Large Language Models (LLMs) present an interesting opportunity for Nokia to increase its efficiency and improve the usability of our products (by automating routine tasks, by augmenting human experts in specialized areas, etc.). However, for Nokia, a company renowned as a trusted and reliable partner, data confidentiality and privacy are paramount.

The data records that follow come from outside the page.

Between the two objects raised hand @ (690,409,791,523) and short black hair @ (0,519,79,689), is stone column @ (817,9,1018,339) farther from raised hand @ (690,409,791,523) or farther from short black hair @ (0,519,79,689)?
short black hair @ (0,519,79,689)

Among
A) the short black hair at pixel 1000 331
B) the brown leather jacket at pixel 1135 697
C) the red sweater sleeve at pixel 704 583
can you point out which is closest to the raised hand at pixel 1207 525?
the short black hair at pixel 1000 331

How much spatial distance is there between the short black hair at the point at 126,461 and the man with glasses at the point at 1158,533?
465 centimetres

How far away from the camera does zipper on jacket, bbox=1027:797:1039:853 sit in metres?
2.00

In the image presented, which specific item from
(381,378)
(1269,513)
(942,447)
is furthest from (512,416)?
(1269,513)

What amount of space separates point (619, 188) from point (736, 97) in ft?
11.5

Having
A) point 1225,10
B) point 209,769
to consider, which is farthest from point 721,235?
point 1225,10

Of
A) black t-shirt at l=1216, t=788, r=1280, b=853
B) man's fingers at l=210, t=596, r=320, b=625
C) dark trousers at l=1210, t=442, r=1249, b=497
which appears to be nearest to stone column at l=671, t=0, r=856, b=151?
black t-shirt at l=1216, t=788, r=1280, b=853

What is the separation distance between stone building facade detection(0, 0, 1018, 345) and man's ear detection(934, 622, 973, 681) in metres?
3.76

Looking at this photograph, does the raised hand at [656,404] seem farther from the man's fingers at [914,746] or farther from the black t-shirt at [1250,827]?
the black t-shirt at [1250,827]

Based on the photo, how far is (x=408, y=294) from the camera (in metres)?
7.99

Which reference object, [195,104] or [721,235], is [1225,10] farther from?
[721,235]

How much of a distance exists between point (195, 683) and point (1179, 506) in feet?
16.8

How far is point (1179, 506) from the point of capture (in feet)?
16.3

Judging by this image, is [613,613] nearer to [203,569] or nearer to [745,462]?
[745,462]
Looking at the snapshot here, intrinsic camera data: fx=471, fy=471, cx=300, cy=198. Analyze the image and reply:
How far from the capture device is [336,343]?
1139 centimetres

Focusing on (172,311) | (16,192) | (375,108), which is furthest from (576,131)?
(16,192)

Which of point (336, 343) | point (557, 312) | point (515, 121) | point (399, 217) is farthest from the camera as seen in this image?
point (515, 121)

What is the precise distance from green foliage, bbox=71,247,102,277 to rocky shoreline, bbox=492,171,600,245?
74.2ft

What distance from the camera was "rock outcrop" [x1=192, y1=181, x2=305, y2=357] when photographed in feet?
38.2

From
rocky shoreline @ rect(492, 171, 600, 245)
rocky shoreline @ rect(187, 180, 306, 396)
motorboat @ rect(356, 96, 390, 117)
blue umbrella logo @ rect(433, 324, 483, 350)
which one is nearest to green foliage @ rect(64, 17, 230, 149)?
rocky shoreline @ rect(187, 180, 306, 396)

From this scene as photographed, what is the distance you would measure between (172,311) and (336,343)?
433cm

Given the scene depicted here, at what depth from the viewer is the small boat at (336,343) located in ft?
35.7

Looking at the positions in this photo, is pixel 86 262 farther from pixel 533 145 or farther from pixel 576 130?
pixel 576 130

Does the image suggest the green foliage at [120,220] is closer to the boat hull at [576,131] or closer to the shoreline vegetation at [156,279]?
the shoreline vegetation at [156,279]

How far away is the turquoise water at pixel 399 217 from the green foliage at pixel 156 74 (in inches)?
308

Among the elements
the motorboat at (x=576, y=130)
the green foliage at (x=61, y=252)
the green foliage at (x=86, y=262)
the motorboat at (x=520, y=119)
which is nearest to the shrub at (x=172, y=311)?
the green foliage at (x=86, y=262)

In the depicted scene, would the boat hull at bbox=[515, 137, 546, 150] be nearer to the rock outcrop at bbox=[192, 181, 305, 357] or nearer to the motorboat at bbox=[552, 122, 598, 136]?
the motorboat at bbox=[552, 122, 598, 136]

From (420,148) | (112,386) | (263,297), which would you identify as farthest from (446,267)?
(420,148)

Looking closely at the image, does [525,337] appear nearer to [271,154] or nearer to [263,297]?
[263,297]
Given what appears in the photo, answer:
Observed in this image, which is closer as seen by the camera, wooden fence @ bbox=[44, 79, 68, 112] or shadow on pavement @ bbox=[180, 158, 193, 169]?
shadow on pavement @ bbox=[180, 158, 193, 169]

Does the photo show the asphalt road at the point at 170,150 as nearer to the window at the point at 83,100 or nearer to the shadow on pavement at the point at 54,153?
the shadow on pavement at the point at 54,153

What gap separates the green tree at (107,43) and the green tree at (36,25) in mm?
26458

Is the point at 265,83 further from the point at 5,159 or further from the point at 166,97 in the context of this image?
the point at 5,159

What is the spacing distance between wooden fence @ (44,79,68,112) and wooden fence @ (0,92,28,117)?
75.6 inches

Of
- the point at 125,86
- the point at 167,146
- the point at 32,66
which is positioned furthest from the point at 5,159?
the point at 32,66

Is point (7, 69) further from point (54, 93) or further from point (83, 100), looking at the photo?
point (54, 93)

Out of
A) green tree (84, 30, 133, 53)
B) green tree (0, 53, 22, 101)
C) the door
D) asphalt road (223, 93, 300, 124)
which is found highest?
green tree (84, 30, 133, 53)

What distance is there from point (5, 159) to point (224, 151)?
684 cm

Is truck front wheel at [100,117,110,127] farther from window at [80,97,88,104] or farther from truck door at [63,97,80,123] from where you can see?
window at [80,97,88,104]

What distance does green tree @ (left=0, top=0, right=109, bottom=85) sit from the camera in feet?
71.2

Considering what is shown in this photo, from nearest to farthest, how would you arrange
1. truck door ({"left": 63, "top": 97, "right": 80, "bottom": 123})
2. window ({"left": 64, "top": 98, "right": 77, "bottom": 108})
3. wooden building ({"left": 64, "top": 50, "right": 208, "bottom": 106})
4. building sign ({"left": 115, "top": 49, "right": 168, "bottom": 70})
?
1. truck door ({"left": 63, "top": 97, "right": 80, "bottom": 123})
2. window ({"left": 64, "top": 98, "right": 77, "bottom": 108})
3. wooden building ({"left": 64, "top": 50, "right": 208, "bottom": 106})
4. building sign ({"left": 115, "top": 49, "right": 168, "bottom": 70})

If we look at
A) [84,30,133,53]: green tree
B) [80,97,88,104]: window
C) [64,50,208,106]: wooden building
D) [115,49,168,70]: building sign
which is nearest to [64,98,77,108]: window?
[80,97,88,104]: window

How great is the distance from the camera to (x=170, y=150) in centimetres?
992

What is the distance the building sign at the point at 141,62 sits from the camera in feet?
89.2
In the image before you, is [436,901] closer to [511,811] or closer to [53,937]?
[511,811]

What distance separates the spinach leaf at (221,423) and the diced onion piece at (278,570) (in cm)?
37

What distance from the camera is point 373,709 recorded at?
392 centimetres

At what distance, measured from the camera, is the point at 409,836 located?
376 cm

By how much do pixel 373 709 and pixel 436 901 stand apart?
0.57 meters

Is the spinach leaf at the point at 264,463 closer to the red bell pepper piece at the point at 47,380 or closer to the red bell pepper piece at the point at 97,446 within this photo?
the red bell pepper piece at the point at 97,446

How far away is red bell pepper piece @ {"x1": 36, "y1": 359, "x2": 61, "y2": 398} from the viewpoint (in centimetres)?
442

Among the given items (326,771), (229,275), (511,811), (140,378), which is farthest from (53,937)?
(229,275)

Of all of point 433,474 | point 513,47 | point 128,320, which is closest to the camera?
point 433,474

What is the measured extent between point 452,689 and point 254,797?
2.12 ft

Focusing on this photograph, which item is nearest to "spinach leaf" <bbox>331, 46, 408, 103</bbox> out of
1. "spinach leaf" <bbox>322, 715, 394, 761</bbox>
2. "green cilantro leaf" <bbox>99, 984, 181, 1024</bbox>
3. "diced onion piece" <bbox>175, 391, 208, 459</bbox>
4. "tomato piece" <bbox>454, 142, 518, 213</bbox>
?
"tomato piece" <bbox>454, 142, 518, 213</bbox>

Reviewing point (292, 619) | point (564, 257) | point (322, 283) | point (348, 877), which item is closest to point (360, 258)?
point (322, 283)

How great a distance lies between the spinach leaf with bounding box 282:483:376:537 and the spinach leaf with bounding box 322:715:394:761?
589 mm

As such, special measures need to be taken into account when deploying such LLMs onto sensitive data, especially when such LLMs are deployed remotely as a service, or when the sensitive data is sourced from various stakeholders.
In this PhD internship, you will research techniques to qualify and quantify how much confidential data could be leaked or exposed when processed by GenAI-driven applications. For this, you will combine empirical evaluations with theoretical modeling, and investigate the advantages and disadvantages of various mitigation strategies to reduce this leakage.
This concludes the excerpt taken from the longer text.